De regreso a Lisboa, aprovechando que en el tren te deja cerca de la estación portuaria, tomamos un transbordador para ir a Calinha, en la otra orilla del Tajo y subir la colina del barrio de Almada para visitar la réplica del Cristo Corcovado de Brasil. Esta estatua mide 110 metros de altura y el pie del pedestal es un mirador desde donde se puede observar toda la costa lisboeta, la inmensidad del río Tajo y el famoso puente réplica del Golden Gate.

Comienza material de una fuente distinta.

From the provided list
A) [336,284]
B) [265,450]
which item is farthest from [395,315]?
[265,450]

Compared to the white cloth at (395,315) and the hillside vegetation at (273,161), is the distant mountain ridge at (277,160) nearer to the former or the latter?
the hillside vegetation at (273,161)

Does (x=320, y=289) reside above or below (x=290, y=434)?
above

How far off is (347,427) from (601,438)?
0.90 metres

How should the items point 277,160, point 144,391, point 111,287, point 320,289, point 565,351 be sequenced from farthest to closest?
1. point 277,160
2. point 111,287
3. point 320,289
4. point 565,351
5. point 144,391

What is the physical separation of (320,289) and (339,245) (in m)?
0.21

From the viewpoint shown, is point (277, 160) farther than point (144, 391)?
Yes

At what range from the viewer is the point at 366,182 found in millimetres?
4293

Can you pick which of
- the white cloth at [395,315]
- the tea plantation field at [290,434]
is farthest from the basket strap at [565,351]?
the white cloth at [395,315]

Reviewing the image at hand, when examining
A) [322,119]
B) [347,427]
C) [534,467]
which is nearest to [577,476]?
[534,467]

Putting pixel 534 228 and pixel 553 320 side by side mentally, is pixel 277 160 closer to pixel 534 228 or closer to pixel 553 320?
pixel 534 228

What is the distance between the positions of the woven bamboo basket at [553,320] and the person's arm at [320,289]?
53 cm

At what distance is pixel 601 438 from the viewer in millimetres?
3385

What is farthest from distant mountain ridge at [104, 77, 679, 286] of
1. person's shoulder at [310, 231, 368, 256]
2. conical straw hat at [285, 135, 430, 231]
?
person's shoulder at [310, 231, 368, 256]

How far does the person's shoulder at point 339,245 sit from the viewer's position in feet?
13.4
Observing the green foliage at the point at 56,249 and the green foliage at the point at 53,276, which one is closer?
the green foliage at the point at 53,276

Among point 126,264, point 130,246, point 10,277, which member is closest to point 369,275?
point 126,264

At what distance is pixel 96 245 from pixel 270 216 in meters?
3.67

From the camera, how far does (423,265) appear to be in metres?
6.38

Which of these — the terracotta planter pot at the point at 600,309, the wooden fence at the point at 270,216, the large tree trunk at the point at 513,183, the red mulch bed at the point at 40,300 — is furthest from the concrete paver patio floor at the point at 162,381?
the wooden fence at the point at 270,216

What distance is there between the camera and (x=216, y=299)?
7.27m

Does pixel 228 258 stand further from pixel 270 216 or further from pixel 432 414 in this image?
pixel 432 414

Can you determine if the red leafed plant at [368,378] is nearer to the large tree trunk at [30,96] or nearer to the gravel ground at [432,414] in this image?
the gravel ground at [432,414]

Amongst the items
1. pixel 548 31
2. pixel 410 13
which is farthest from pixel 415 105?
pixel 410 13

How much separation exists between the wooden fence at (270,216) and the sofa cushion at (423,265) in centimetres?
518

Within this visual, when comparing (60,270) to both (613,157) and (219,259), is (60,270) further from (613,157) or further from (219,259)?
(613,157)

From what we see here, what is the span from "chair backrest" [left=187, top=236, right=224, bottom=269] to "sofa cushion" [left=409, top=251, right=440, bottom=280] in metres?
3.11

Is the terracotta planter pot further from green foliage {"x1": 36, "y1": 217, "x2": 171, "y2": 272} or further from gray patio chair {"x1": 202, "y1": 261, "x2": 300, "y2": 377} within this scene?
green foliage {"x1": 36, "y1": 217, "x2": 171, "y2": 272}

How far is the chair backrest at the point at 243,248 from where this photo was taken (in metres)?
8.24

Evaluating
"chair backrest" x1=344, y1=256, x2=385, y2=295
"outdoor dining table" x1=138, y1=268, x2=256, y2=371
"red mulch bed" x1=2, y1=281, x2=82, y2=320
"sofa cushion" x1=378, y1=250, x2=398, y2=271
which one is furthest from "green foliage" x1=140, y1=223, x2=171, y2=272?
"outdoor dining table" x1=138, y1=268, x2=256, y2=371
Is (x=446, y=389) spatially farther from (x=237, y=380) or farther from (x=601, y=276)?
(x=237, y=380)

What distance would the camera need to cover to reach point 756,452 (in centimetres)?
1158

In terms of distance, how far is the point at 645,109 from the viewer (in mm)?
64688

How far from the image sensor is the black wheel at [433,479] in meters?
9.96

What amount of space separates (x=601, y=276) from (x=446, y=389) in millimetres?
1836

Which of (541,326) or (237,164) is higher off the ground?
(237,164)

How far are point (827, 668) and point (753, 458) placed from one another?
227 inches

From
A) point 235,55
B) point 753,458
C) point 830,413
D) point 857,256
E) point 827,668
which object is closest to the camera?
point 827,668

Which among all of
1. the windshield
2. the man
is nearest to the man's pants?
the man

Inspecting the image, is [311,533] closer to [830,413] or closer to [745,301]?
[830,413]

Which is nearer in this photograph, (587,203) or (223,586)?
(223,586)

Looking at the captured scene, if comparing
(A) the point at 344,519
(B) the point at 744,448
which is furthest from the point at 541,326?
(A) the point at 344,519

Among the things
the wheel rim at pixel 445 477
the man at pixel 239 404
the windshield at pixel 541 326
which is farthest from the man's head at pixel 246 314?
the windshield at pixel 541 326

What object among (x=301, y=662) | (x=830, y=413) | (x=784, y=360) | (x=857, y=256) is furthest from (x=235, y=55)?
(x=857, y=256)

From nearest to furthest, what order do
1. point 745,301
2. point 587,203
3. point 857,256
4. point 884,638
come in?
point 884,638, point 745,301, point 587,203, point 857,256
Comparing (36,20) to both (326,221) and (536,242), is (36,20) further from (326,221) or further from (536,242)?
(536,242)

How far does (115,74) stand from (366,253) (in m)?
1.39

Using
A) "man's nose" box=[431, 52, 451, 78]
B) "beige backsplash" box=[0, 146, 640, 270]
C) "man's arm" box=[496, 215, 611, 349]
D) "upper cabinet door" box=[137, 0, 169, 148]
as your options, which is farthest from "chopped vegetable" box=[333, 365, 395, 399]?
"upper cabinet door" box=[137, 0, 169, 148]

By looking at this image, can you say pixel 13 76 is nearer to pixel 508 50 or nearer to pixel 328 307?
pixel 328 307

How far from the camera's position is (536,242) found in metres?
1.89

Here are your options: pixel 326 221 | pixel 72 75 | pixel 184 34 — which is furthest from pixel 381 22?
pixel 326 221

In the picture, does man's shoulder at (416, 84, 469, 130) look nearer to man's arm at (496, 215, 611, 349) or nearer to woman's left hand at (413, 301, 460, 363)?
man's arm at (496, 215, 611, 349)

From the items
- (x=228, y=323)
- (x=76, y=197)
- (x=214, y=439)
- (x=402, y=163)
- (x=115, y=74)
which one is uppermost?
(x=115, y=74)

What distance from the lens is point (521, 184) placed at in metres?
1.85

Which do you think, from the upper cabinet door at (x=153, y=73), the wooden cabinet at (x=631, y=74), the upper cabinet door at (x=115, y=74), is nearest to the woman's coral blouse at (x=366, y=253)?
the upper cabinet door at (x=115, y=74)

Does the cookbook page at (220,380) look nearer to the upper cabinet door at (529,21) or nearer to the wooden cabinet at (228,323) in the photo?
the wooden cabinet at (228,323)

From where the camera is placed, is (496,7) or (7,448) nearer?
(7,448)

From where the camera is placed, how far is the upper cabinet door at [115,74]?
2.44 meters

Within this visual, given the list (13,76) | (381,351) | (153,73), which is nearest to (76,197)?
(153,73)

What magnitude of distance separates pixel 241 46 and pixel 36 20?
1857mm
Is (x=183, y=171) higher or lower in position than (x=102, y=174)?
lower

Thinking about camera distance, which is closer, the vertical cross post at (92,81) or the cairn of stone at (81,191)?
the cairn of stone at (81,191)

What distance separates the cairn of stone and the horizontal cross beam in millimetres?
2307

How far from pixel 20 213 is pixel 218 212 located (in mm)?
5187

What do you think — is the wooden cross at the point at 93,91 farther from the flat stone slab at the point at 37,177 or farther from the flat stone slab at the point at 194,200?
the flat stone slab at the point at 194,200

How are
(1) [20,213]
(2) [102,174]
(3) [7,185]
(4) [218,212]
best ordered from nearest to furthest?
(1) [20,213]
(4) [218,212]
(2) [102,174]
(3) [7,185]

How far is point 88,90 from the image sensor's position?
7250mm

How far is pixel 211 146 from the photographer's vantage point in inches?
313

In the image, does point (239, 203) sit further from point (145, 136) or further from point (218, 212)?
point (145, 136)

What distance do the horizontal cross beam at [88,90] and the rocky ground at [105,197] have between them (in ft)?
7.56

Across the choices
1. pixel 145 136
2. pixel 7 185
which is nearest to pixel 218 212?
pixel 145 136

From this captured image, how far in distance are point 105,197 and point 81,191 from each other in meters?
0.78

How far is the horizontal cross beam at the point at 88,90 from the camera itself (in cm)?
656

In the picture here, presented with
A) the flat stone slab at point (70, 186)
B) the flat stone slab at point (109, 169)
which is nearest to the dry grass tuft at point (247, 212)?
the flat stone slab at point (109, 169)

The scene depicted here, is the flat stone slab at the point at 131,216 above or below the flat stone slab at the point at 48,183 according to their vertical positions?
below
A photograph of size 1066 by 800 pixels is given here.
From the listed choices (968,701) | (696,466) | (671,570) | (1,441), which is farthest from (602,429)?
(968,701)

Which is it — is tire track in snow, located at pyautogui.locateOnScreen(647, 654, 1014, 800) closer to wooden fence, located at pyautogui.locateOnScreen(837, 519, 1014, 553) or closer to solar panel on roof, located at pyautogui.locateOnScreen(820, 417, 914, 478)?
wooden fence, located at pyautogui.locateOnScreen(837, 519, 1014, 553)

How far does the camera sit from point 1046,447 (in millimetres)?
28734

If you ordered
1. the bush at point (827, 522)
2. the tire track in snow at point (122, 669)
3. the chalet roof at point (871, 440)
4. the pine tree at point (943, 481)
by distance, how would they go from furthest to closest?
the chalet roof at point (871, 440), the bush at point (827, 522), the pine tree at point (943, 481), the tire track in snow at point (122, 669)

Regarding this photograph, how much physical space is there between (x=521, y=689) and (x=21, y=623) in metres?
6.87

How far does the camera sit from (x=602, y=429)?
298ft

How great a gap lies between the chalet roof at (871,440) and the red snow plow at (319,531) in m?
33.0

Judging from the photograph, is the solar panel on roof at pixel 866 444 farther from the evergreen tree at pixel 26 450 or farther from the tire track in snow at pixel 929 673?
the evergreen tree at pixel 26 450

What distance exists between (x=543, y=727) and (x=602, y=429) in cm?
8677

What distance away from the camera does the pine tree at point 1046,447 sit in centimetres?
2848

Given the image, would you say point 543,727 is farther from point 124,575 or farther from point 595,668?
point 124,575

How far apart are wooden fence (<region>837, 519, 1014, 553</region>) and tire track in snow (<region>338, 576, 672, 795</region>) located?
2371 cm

El cuarto día fuimos a Sintra, una ciudad Patrimonio de la Humanidad ubicada a 35 minutos en tren. En este poblado está el palacio veraniego de los últimos reyes de Portugal, el Palacio Da Pena, esplendido lugar que tiene una historia relativamente nueva porque data de finales del S. XIX, También está el Castillo Dos Mouros, una fortaleza árabe parecida a las Alcazabas de Andalucía. Hoy en día se preservan las murallas que conformaron esta fortaleza mora y se hacen excavaciones arqueológicas para seguir desenterrando la ciudad que un día fue. El pueblo de Sintra es pintoresco y con mucho turismo (por lo que es muy caro, sobretodo para comer). Ese día lo tomamos en plan relajado y por relajarnos tanto nos perdimos la oportunidad de ir a la Quinta Regaleira, un palacio aristocrático de principios del S.XX, considerado patrimonio de la humanidad. La verdad que fue una lástima porque al ver los fotos por Internet me di cuenta que no fue buena la decisión de sentarnos en una cafetería a tomarnos una bebida refrescante y luego quedarnos allí dejando pasar el tiempo hasta tomar el siguiente tren rumbo a Lisboa. Lo único que me consuela es que Portugal está muy cerca de España y es un viaje que se puede realizar en cualquier momento cuando los bolsillos no dan para otro viaje más ambicioso. Así que esa visita la tendré anotada en la agenda para no perdérmela la próxima vez. Al regresar a Lisboa esa tarde, decidimos tomar el tranvía 28 y hacer el recorrido de principio a fin. Estuvimos hora y media paseando por tres de los barrios más emblemáticos de la ciudad: Baixa, Chiado y el Barrio Alto y la experiencia fue gratificante por lo pintoresca, especialmente cuando transitábamos por las estrechas calles de los barrios altos, tan estrechas que casi rozábamos las fachadas de las casas y los caminantes tenían que pegarse a las paredes para no ser atropellados.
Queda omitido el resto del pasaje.